Los partidarios de la anarquía pueden admitir la mayoría de estas demandas


y su perentoriedad, pero no sin buenas razones arguyen que establecer una
jefatura estatal y única suele crear más problemas de los que resuelve, aún
peor: los jefes dan soluciones a los problemas planteados que resultan después
más problemáticas que los males que intentaban resolver. Para acabar con la
violencia promueven ejércitos y policías que cometen violencia en gran escala;
pretendiendo ayudar a los débiles debilitan a todo el mundo con su prepotencia
ordenancista; en nombre de la unidad de lo colectivo acogotan la espontaneidad
libre y creadora de los individuos; inventan al Todo (patria, nación, civilización...)
una personalidad sacrosanta hecha de odio a los extraños, los diferentes, los
disidentes; convierten la educación en un instrumento de sumisión a los
dogmas, a los poderosos y a los prejuicios que les favorecen; etc., etc.. En
resumen, inventan una casta privilegiada —los especialistas en mandar— y la
instituyen por la fuerza como «salvadora permanente» de los demás, que por lo
visto son sólo «especialistas en obedecer»...

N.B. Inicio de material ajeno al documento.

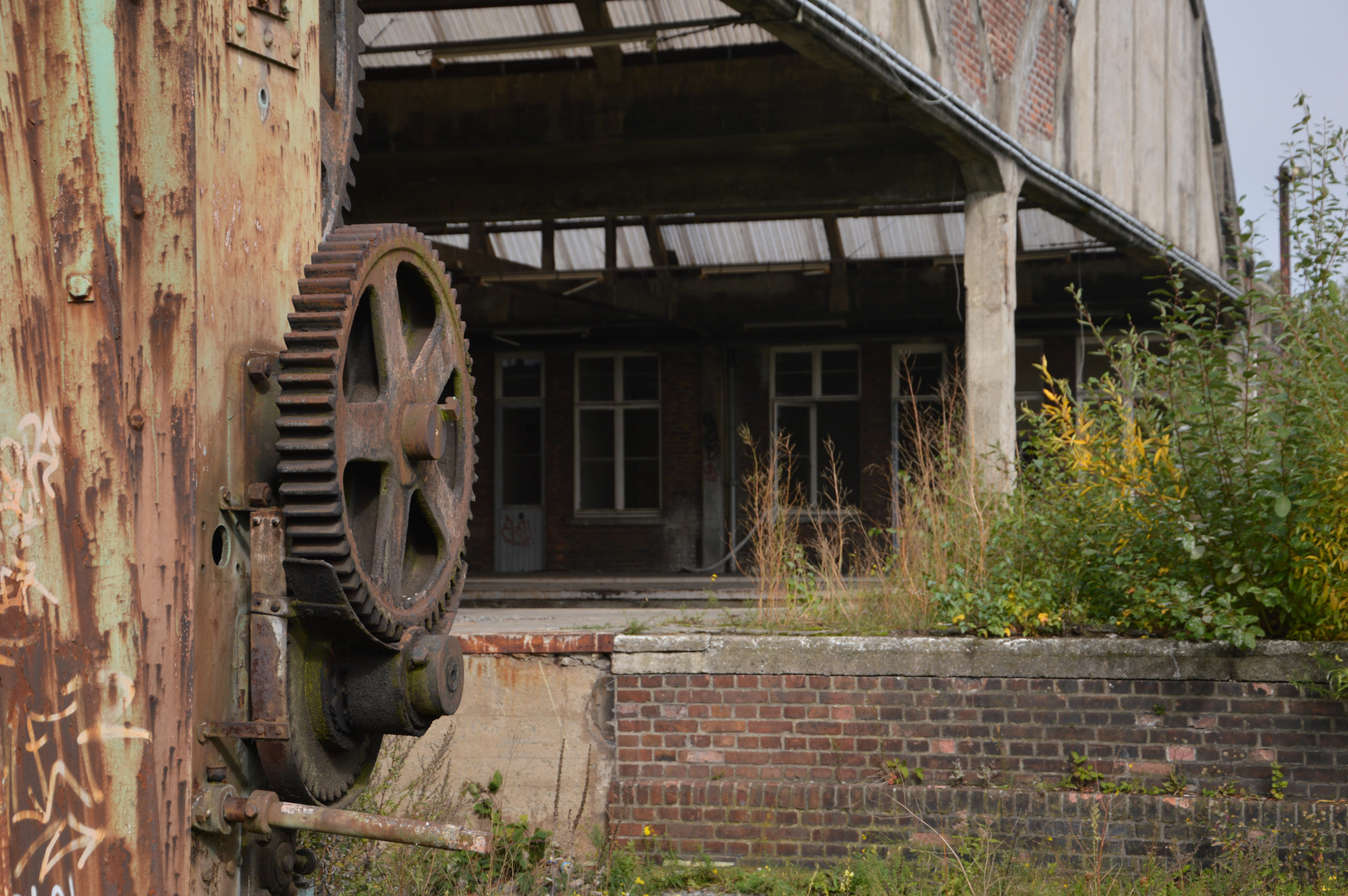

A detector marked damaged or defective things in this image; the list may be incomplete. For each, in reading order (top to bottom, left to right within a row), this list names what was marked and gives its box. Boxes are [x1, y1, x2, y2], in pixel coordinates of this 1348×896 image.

Repasando la historia, tanto la más antigua como la más contemporánea, te


confieso que llego a la conclusión de que estas objeciones contrarias a los jefes
y al Estado tienen bastante fundamento. Pero también me resulta evidente que
esperar el milagro de que millones de seres humanos logren vivir juntos de
manera automáticamente armoniosa y pacífica, sin ningún tipo de dirección
colectiva ni cierta coacción que limite la libertad de los más destructivos o de los
más imbéciles (que suelen ser los mismos), no es cosa que parezca compatible
con lo que los humanos hemos sido, somos... ni siquiera con lo que
verosímilmente podemos llegar a ser. De modo que considero indispensables
algunas órdenes... aunque no cualquier tipo de órdenes; ciertos jefes... aunque
no cualquier tipo de jefes; algún gobierno... pero no cualquier gobierno.
Volvemos así, qué quieres que yo le haga, al planteamiento inicial del asunto, de
ese asunto del que la política se ocupa: ¿a quién debemos obedecer? ¿En qué
debemos obedecer? ¿Hasta cuándo y por qué tenemos que seguir obedeciendo?
Y, desde luego, ¿cuándo, por qué y cómo habrá que rebelarse?